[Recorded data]
⟨

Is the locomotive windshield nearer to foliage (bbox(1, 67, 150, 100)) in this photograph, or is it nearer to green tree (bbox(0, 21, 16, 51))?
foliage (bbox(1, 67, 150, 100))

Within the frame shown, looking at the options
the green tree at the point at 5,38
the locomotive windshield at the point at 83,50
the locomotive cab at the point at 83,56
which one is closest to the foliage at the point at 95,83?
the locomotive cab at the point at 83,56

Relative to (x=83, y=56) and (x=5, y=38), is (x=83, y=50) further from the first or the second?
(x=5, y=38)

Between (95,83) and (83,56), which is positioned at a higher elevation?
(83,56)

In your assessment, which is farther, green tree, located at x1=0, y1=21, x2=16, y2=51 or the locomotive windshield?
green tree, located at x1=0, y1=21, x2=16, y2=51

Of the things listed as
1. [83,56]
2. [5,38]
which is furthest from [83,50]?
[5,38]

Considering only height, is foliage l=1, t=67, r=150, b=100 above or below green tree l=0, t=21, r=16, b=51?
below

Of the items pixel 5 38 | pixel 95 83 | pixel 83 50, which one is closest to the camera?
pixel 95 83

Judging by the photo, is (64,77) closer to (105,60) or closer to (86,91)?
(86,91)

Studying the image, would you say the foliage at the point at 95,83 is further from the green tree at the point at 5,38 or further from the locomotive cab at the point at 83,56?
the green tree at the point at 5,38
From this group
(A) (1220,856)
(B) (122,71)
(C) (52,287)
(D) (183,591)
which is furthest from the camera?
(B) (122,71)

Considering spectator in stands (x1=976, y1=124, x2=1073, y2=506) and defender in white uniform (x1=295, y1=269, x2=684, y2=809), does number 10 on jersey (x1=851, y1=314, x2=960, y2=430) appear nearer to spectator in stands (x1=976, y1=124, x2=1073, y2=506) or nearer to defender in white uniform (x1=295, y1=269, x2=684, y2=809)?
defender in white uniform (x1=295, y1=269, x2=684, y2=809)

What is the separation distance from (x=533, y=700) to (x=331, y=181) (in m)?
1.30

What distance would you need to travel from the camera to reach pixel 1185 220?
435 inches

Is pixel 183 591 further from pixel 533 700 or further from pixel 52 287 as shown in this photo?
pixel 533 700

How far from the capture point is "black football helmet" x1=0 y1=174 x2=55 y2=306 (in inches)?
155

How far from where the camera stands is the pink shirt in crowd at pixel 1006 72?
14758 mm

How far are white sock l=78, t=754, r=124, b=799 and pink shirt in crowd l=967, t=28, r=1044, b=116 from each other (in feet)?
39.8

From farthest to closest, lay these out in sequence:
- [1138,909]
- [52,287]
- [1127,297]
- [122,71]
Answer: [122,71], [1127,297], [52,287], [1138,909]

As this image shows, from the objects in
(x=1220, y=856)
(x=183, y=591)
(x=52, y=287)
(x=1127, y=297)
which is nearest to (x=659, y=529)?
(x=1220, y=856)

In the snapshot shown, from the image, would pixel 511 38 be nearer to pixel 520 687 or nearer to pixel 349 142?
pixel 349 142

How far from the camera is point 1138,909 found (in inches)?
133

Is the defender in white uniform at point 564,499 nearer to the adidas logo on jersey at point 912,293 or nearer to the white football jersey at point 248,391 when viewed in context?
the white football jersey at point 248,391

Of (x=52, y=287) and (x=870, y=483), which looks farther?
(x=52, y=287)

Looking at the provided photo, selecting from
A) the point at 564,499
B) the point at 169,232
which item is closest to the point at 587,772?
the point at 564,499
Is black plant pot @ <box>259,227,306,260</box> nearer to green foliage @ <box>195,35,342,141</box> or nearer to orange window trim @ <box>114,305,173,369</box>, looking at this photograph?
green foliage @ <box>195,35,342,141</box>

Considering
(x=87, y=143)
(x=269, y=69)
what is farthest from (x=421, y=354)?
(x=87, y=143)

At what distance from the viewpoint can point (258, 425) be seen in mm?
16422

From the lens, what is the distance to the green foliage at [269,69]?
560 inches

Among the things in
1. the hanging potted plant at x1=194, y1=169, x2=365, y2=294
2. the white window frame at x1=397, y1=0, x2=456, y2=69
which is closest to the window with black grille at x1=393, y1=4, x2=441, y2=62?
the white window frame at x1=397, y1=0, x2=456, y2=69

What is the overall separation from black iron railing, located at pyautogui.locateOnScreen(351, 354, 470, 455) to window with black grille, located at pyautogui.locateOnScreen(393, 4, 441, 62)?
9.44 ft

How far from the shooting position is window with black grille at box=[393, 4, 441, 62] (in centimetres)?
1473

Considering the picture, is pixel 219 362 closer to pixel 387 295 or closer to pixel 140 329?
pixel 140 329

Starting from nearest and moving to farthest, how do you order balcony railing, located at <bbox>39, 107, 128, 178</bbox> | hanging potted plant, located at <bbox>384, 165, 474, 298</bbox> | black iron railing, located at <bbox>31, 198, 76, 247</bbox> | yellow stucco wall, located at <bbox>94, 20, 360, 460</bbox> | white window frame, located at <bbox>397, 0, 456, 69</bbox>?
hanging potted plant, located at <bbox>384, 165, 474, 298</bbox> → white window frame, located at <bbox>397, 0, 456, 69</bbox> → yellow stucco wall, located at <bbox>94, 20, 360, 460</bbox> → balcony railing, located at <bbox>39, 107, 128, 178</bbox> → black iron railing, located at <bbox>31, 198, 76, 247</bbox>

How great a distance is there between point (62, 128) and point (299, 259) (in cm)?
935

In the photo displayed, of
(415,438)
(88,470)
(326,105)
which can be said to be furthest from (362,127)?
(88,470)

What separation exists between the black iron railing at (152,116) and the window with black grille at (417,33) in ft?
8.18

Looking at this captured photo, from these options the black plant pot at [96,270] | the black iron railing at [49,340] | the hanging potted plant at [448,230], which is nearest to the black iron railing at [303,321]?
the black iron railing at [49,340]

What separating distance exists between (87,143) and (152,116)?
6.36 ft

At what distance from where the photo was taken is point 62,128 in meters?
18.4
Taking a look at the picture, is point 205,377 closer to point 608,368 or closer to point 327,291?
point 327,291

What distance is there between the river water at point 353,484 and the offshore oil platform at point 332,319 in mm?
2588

⟩

* [Exercise brief]
Can you copy every one of the items above word for word?

* [Solution to this problem]
Is the locomotive windshield nearer to foliage (bbox(1, 67, 150, 100)) in this photograph, or is it nearer to green tree (bbox(0, 21, 16, 51))?
foliage (bbox(1, 67, 150, 100))

Within the frame shown, looking at the options
the green tree at the point at 5,38
the locomotive windshield at the point at 83,50
the locomotive cab at the point at 83,56
which one is closest to the foliage at the point at 95,83?
the locomotive cab at the point at 83,56

Relative to (x=83, y=56) and (x=5, y=38), is (x=83, y=50) further from the first or the second?
(x=5, y=38)

Between (95,83) and (83,56), which is positioned at a higher elevation?
(83,56)

In your assessment, which is farther, green tree, located at x1=0, y1=21, x2=16, y2=51 or the locomotive windshield?
green tree, located at x1=0, y1=21, x2=16, y2=51

Of the things listed as
1. [83,56]
2. [5,38]
which is furthest from [83,50]?
[5,38]

Considering only height, is foliage l=1, t=67, r=150, b=100 above or below green tree l=0, t=21, r=16, b=51?
below

Of the items pixel 5 38 | pixel 95 83 | pixel 83 50, which one is closest to the camera?
pixel 95 83

Judging by the photo, is (64,77) closer to (105,60) or closer to (86,91)?
(86,91)

Studying the image, would you say the foliage at the point at 95,83 is further from the green tree at the point at 5,38 or further from the locomotive cab at the point at 83,56?
the green tree at the point at 5,38
From this group
(A) (1220,856)
(B) (122,71)
(C) (52,287)
(D) (183,591)
which is furthest from the camera?
(B) (122,71)

Considering spectator in stands (x1=976, y1=124, x2=1073, y2=506) and defender in white uniform (x1=295, y1=269, x2=684, y2=809), does number 10 on jersey (x1=851, y1=314, x2=960, y2=430) appear nearer to spectator in stands (x1=976, y1=124, x2=1073, y2=506) or nearer to defender in white uniform (x1=295, y1=269, x2=684, y2=809)?
defender in white uniform (x1=295, y1=269, x2=684, y2=809)

What is the separation distance from (x=533, y=700) to (x=331, y=181) (in m)?
1.30

What distance would you need to travel from the camera to reach pixel 1185 220?
435 inches

Is pixel 183 591 further from pixel 533 700 or further from pixel 52 287 as shown in this photo?
pixel 533 700

How far from the capture point is "black football helmet" x1=0 y1=174 x2=55 y2=306 (in inches)?
155

How far from where the camera stands is the pink shirt in crowd at pixel 1006 72?
14758 mm

How far are white sock l=78, t=754, r=124, b=799 and pink shirt in crowd l=967, t=28, r=1044, b=116 from each other (in feet)?
39.8

From farthest to closest, lay these out in sequence:
- [1138,909]
- [52,287]
- [1127,297]
- [122,71]
Answer: [122,71], [1127,297], [52,287], [1138,909]

As this image shows, from the objects in
(x=1220, y=856)
(x=183, y=591)
(x=52, y=287)
(x=1127, y=297)
which is nearest to (x=659, y=529)?
(x=1220, y=856)

In the snapshot shown, from the image, would pixel 511 38 be nearer to pixel 520 687 or nearer to pixel 349 142?
pixel 349 142

How far from the camera is point 1138,909 found (in inches)?
133

Is the defender in white uniform at point 564,499 nearer to the adidas logo on jersey at point 912,293 or nearer to the white football jersey at point 248,391 when viewed in context?
the white football jersey at point 248,391

Of (x=52, y=287) and (x=870, y=483), which looks farther?
(x=52, y=287)

Looking at the provided photo, selecting from
A) the point at 564,499
B) the point at 169,232
which item is closest to the point at 587,772?
the point at 564,499
Is black plant pot @ <box>259,227,306,260</box> nearer to green foliage @ <box>195,35,342,141</box> or nearer to orange window trim @ <box>114,305,173,369</box>, looking at this photograph?
green foliage @ <box>195,35,342,141</box>

Considering
(x=87, y=143)
(x=269, y=69)
what is farthest from (x=421, y=354)?
(x=87, y=143)

At what distance from the viewpoint can point (258, 425) be seen in mm?
16422

From the lens, what is the distance to the green foliage at [269,69]?
560 inches

Among the things in
1. the hanging potted plant at x1=194, y1=169, x2=365, y2=294
2. the white window frame at x1=397, y1=0, x2=456, y2=69
which is closest to the window with black grille at x1=393, y1=4, x2=441, y2=62?
the white window frame at x1=397, y1=0, x2=456, y2=69

What is the overall separation from black iron railing, located at pyautogui.locateOnScreen(351, 354, 470, 455) to window with black grille, located at pyautogui.locateOnScreen(393, 4, 441, 62)?
9.44 ft

How far from the shooting position is window with black grille at box=[393, 4, 441, 62] (in centimetres)?
1473

Considering the picture, is pixel 219 362 closer to pixel 387 295 or closer to pixel 140 329?
pixel 140 329

Starting from nearest and moving to farthest, how do you order balcony railing, located at <bbox>39, 107, 128, 178</bbox> | hanging potted plant, located at <bbox>384, 165, 474, 298</bbox> | black iron railing, located at <bbox>31, 198, 76, 247</bbox> | yellow stucco wall, located at <bbox>94, 20, 360, 460</bbox> | white window frame, located at <bbox>397, 0, 456, 69</bbox>?
hanging potted plant, located at <bbox>384, 165, 474, 298</bbox> → white window frame, located at <bbox>397, 0, 456, 69</bbox> → yellow stucco wall, located at <bbox>94, 20, 360, 460</bbox> → balcony railing, located at <bbox>39, 107, 128, 178</bbox> → black iron railing, located at <bbox>31, 198, 76, 247</bbox>

How great a distance is there between point (62, 128) and point (299, 259) (in cm)?
935

In the photo displayed, of
(415,438)
(88,470)
(326,105)
which can be said to be furthest from (362,127)?
(88,470)

What separation exists between the black iron railing at (152,116) and the window with black grille at (417,33) in ft?
8.18

Looking at this captured photo, from these options the black plant pot at [96,270] | the black iron railing at [49,340] | the hanging potted plant at [448,230], which is nearest to the black iron railing at [303,321]?
the black iron railing at [49,340]

What separating distance exists between (87,143) and (152,116)?
6.36 ft

At what distance from where the photo was taken is point 62,128 in meters?
18.4
Taking a look at the picture, is point 205,377 closer to point 608,368 or closer to point 327,291?
point 327,291

What distance is there between the river water at point 353,484 and the offshore oil platform at point 332,319 in mm?
2588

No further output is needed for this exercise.